Évidemment il faudrait qu’il soit remplacé, mais c’est lui qui reçoit les lettres pour Xavier Mappus et l’on ne peut donc aller voir celui-ci.

Et puis conviendrait-il de l’anomalie de son fils ? Accepterait-il de la congédier ? Et comment le remplacer quant à lui-même il trouve plus avantageux probablement sa situation reprise à Alsatia et préféra la garder, dut sa maison du Puy s’en aller à la dérive.

J’ai confié ceci à notre Carmel de Lisieux où l’on a pris avec flamme la propagande des Fioretti, comme moyen d’apostolat. On fait une neuvaine à cette intention.

Les circonstances m’avaient mise en rapport […] avec Mère Agnès, prieure et sœur de la sainte. Sa secrétaire, sœur Madeleine de Saint Joseph, s’est prise pour nous d’une ardente tendresse et nous traite en véritables sœurs. Et voici la découverte : dans le monde Madeleine Pruvost, elle était  élève du SC de Saint Joseph Marseille et contemporaine  de Marguerite et Blanche Abeille qu’elle a connues.

Je reviens à la question du prix. Je crains qu’Antoine ne le tienne fixé à 120 fr alors qu’il devrait être, s’il n’avait pas commis d’erreur dans son 1er calcul, de 100 fr et avec le 10% d’abaissement, réduit à 90 fr ce qui évidemment faciliterait beaucoup la vente.

Voilà ma petite Marguerite, j’ai déchargé mon cour. J’ai cru devoir mettre notre chère M. L. au courant du moins en plus résumé. Je n’ai pas encore sa réponse et en suis un peu inquiète.

Voici bien des atouts si la publicité se faisait, si le livre arrivait dans les librairies : l’œuvre splendide du Renouveau français dont je ne peux vous parler dans cette lettre trop longue s’est enthousiasmé pour les Fioretti. Il devait les faire connaître à des milliers d’adhérents. L’œuvre de l’Union des malades la propage aussi dans son milieu. La Revue de l’Oratoire doit en parler. Son directeur m’a écrit une lettre enthousiaste. Plusieurs autres revues sont à l’horizon, mais j’attends encore que cela marche. Mon cousin de Villeneuve à Lyon a fait connaître le livre à sa fille Marthe, religieuse du SC, pour qu’elle le fasse prendre comme livre de prix, etc. etc. J’aurais envoyé un exemplaire au SC de Marseille mais puisque le livre n’est pas encore lancé en librairies (la B. Presse n’en avait commandé que 6 et Clairière 3 !), j’attends. Comment faire ?

Marcel Provence, président de l’académie d’Aix, m’annonce qu’il va faire décerner aux Fioretti le mois prochain un prix de vertu. Je n’avais pas demandé l’académie d’Aix me donne ce genre de prix mais je pourrai mettre seulement « Couronné par l’Académie d’Aix en Provence ».

◆ Données fournies:
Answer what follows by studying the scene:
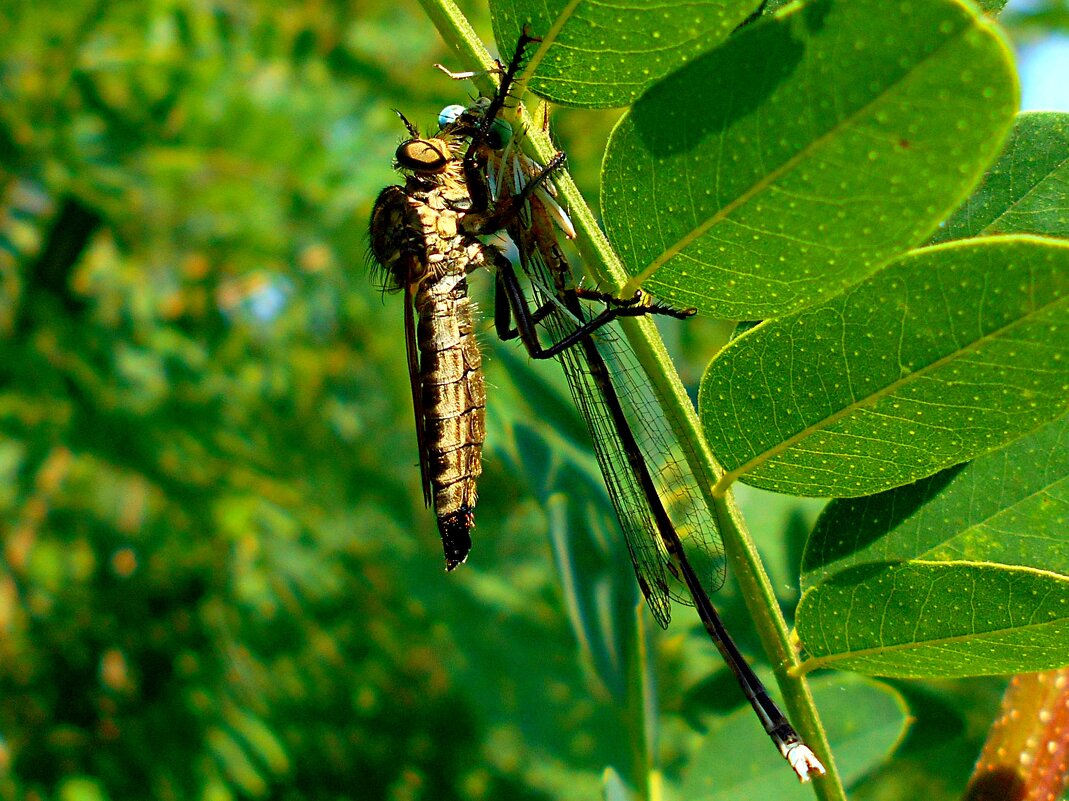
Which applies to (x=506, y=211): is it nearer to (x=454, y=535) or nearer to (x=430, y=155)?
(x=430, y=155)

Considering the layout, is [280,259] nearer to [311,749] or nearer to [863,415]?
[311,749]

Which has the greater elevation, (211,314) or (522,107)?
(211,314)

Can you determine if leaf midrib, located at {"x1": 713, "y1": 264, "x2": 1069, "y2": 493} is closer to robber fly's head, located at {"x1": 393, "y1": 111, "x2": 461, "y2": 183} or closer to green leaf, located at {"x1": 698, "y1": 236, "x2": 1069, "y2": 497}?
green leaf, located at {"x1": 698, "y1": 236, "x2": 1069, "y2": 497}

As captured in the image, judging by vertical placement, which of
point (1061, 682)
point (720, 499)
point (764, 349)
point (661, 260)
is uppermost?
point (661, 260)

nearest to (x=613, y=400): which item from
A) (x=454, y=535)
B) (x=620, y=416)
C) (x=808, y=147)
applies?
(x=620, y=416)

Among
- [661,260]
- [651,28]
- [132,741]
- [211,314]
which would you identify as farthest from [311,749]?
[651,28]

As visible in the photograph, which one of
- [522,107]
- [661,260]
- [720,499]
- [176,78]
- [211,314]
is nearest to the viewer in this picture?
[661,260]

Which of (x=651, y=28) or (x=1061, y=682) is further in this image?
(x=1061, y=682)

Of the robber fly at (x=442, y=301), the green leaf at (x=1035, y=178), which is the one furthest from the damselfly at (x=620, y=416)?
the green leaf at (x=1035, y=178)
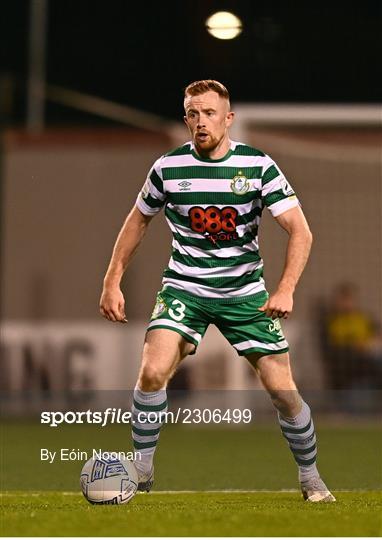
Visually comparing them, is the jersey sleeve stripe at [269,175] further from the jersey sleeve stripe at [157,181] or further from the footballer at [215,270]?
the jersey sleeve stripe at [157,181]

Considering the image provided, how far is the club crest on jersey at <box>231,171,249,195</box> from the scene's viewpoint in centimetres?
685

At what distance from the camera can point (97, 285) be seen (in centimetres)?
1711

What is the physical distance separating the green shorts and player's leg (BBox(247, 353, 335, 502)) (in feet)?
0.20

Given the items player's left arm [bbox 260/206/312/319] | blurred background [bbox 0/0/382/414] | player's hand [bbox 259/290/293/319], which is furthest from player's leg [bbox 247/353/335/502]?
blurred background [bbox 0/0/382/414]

◆ Objectif: Prolongez la lettre sur le lancement des Fioretti en reprenant juste après sa dernière phrase.

◆ Réponse attendue:
Et comment se peut-il qu’avec un horizon bouché je sois encore allée écrire des suppléments pour une 2ème édition éventuelle ? Marguerite Ladevie [Marguerite Abeille, épouse d’Allyre Ladevie] m’en avait demandé pour le chapitre du Patriarche d’autres suggestions dont la vôtre, amie, pour d’autres sujets mais plutôt que cela un chapitre sur le destinataire de cette lettre dont le dévouement obscur, continuel et total, est une splendeur morale m’aurait attirée. Mais commande-t-on à l’inspiration ? J’étai alitée, fiévreuse et n’ayant pas la force de penser lorsque une autre Margueritte s’est imposée à mon esprit avec une telle puissance qu’il m’a fallu malgré tout coordonner tout cela et l’écrire. Mad, mon sévère et précieux critique, m’a obligée à de bonnes retouches. Je vous enverrai les pages qui vous intéresseront probablement ainsi qu’à Marcelle [Abeille], peut-être Henri ; Quand elles seront lues, je vous serais obligée de me les renvoyer. Là aussi, tout est vrai, même les détails.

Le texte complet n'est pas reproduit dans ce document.